The point is that you jumped to vaccines as the culprit without good evidence, and that you stick to it despite further evidence that you are wrong. This is typical of pseudoscience, of everything from astrology to homeopathy. In all of these, believers simply have no reliable mechanism for separating truth from fantasy.
I guess it's just human nature to love a good conspiracy theory, to fixate on a belief despite the evidence, and to abhor "I don't know" as an answer, even when it's the only accurate answer we've got right now. In any case, it does no good at all in finding the real cause(s) of autism.
Furthermore, you confuse frightened, gullible, scientifically-ignorant people into forgoing something that's life-preserving. Children are DYING because of this. If you'd chosen marshmallows, instead of vaccines, for your crusade, it wouldn't be so bad (except that you'd still be taking time and attention away from finding the real cause of autism).
PS. And you ARE scaring parents when you claim that the numbers are 1 in 91, whether that's true or not.

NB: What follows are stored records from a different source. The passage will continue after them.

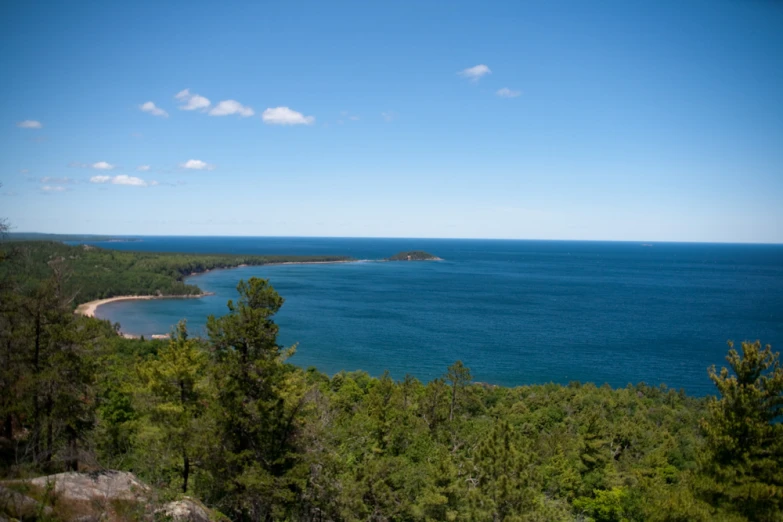 an image of the water on the ocean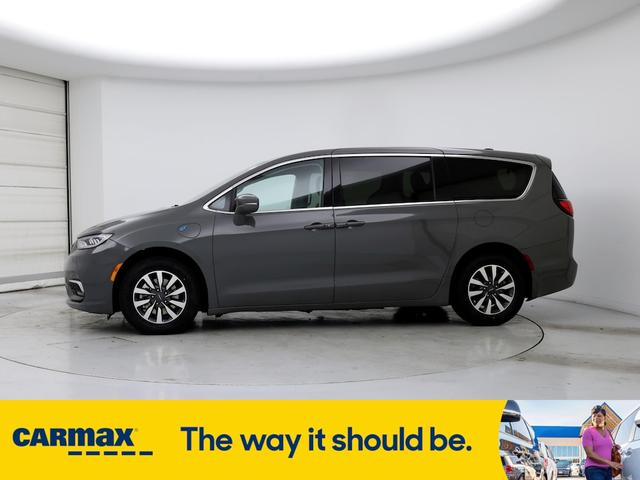 2022 chrysler pacifica hybrid touring l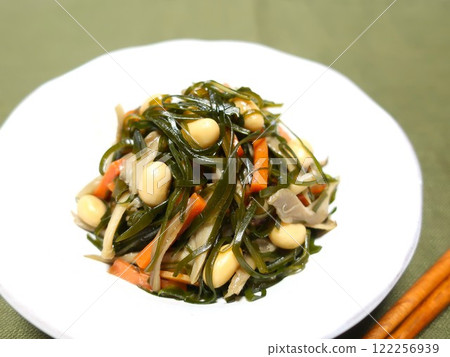 Simmered sliced kelp and soybeans Simmered sliced kelp and soybeans 122256939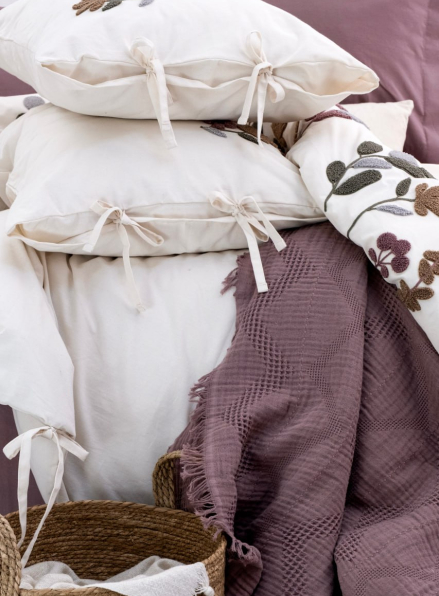 Постільна білизна з піке з простирадлом на резинці Saheser Paula Murdum євро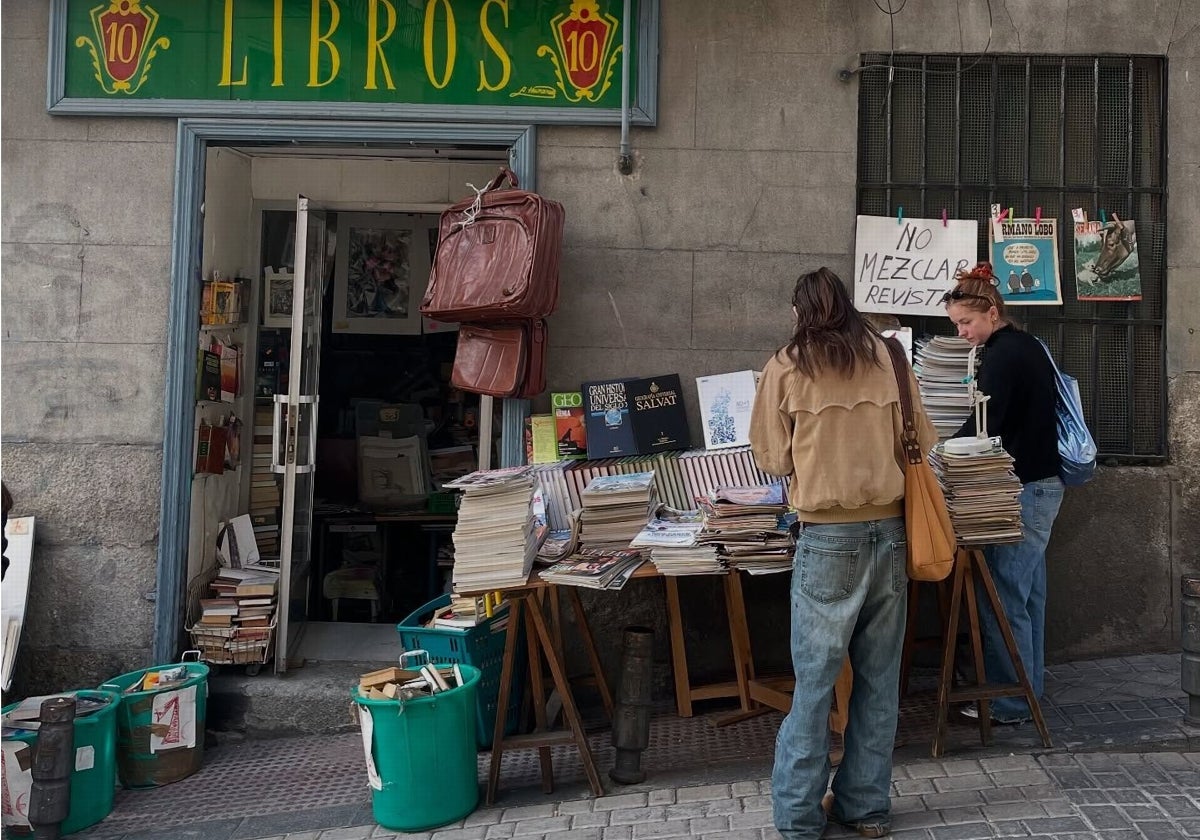 Revistas con mucha historia en una librería del Rastro Madrileño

In fact, it seems to be ten times too high, according to most estimates I've seen. In addition, we don't know how much of the increase is simply due to changes in diagnosis (not all of it, I'm sure).
It's a scary thing already. We all recognize that. There's no need to exaggerate the situation when it's clearly a real problem in reality. And there's no need to invent a culprit just to "force society to take notice." If you feel you must do that, please pick marshmallows instead of vaccines.
a) Could there be an association with increasing exposure of fetal ultrasounds?
or
b)Increasing use of later parenting in men?
c)finally, is perhaps a relation with nutrasweet, or other artificial sweeteners?
"Could be"? There could be a lot of things. But there's absolutely no reason to suggest any of them without evidence.
After all, there's one thing we can be sure of, that there are a lot more things that don't cause autism than things that do. So throwing out a bunch of "could be's" is completely useless, not to mention foolishly inflammatory and fear-inducing.
(And I wonder about that "increasing use of later parenting in men." On the face of it, that doesn't even seem to be true. Is there some sudden wave of older men having children these days? It used to be that men had huge families, so why weren't the later children autistic then?)